Written exercise A: Quote the court opinion word for word, starting at "Criminal Appeal from" and ending at "assignments of error.".

From Casetext: Smarter Legal Research

State v. Burnett

Court of Appeals of Ohio, Second District, Montgomery County
Mar 11, 2005
2005 Ohio 1036 (Ohio Ct. App. 2005)

Opinion

No. 20496.

March 11, 2005.

Criminal Appeal from Common Pleas Court, T.C. No. 04 CR 481.

R. Lynn Nothstine, Atty. Reg. No. 0061560, Assistant Prosecuting Attorney, 301 W. Third Street, 5th Floor, Dayton, Ohio 45422, Attorney for Plaintiff-Appellee.

Charles Bursey II, Atty. Reg. No. 0073962, 333 West First Street, Suite 445, Dayton, Ohio 45402, Attorney for Defendant-Appellant.


OPINION


{¶ 1} Cornelius Burnett pleaded guilty to fifth degree felony possession of cocaine. In return, the State dismissed a second charge of possession of drug paraphernalia and recommended community control sanctions rather than incarceration. After receiving a presentence investigation report, the trial court imposed an eight-month prison sentence and a six-month license suspension.

{¶ 2} Burnett appeals, advancing two assignments of error.

I

{¶ 3} Burnett's First Assignment of Error is as follows:

{¶ 4} "1. The trial court erred in denying appellant's motion to withdraw his plea without holding a hearing."

{¶ 5} At the sentencing hearing, the following took place:

{¶ 6} "THE COURT: Mr. Hart (Defense counsel), Mr. Burnett, I have reviewed a presentence investigation prepared by the Adult Probation Department. I've considered everything in this report.

{¶ 7} "Mr. Hart, anything to add at this time?

{¶ 8} "MR. HART: Your Honor, Mr. Burnett at this time is wishing to withdraw his plea.

{¶ 9} "THE COURT: Mr. Burnett, an oral motion to withdraw the plea at the time of disposition does not require an evidentiary hearing when this Court has complied with Criminal Rule 11 and the plea was made knowingly, intelligently and voluntarily. The fact that you may be dissatisfied with what the Court intends to do about disposition does not warrant a withdrawal of the plea. So the motion to withdraw the plea is denied.

{¶ 10} "Anything you want to say regarding disposition, Mr. Hart?

{¶ 11} "MR. HART: Yes, Your Honor. We understand what the Court wants to do because of his substantial criminal record. Mr. Burnett knew that the final disposition in this case was up to this Court, but he would note that we are here at sentencing, and this was a recommended probation from the prosecutor's office . . .

[Stored entries]

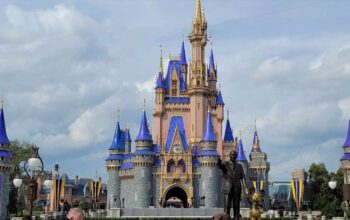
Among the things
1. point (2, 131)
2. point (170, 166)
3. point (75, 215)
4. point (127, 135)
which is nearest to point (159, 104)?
point (127, 135)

Written exercise B: Lay out the lines of the stored entries as a numbered list, skipping blank lines and leaving out the pictures.

Exercise solution A:
Criminal Appeal from Common Pleas Court, T.C. No. 04 CR 481.

R. Lynn Nothstine, Atty. Reg. No. 0061560, Assistant Prosecuting Attorney, 301 W. Third Street, 5th Floor, Dayton, Ohio 45422, Attorney for Plaintiff-Appellee.

Charles Bursey II, Atty. Reg. No. 0073962, 333 West First Street, Suite 445, Dayton, Ohio 45402, Attorney for Defendant-Appellant.


OPINION


{¶ 1} Cornelius Burnett pleaded guilty to fifth degree felony possession of cocaine. In return, the State dismissed a second charge of possession of drug paraphernalia and recommended community control sanctions rather than incarceration. After receiving a presentence investigation report, the trial court imposed an eight-month prison sentence and a six-month license suspension.

{¶ 2} Burnett appeals, advancing two assignments of error.

Exercise solution B:
1. Among the things
2. 1. point (2, 131)
3. 2. point (170, 166)
4. 3. point (75, 215)
5. 4. point (127, 135)
6. which is nearest to point (159, 104)?
7. point (127, 135)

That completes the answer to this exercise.